**Selected passage:**
##########

The following table contains the ages of people who are frequent customers of a vegetarian restaurant. With this data, calculate:
#Libraries installed directly in the console, this for avoid that every time we "knit" the packages install again and again.
# install.packages("DescTools")
# install.packages("psych")
library(DescTools)
## Warning: package 'DescTools' was built under R version 4.5.3
library(psych)
##
## Attaching package: 'psych'
## The following objects are masked from 'package:DescTools':
##
## AUC, ICC, SD
#Create table with the dataset of the ages
ages <- c(28, 23, 31, 31,
21, 30, 28, 23,
29, 28, 36, 36,
31, 28, 28, 40,
22, 21, 28, 31)
#arrange the dataset
print(ages_order <- sort(ages))
## [1] 21 21 22 23 23 28 28 28 28 28 28 29 30 31 31 31 31 36 36 40
#mean
print(mean(ages_order))
## [1] 28.65
#median
print(median(ages_order))
## [1] 28
#mode
print(Mode(ages_order))
## [1] 28
## attr(,"freq")
## [1] 6
#frequency histogram
hist(ages_order)
With the data in the table above, determine the variance and standard deviation.
#variance
print(var(ages_order))

##########

**Information shown:**

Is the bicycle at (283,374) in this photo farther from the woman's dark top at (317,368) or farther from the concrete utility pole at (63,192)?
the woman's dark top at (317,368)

##########

**Exercise prompt:** What comes next in the R exercise on the ages of the vegetarian restaurant's customers, picking up right after the point where it stops above?

**Result:**
## [1] 25.71316
#std deviation
(print(sd(ages_order)))
## [1] 5.070814
## [1] 5.070814
Using the mean and two standard deviation, determine the Chebyshev interval and interpret its meaning in the context of the problem.
28.65-2(5.070814) = 18.508372 lower limit range
28.65+2(5.070814) = 38.791628 upper limit range
1/2^2 = .25 –> 25%
1-(1/2^2) = .75 –> 75%
Interpretation: From an analytical perspective, the results indicate that the majority of the restaurant’s frequent customers fall within an approximate age range of 19 to 39 years. This suggests that the main segment is composed of young adults.
The Std deviation of approximately 5 years reflects some variability in age; however, this variability is not excessive, so the data is not highly dispersed.So, only a small proportion of customers, at most 25%, fall outside this range.
Explain what the Central Tendency measures indicate and what the dispersion measures indicate.
Central tendency measures:
Measures of central tendency allow us to identify the value around which the data is concentrated. In this case, the mean is 28.65, the median is 28, and the mode is also 28 (repeating six times). This indicates that the distribution of ages is fairly centered around 28 years.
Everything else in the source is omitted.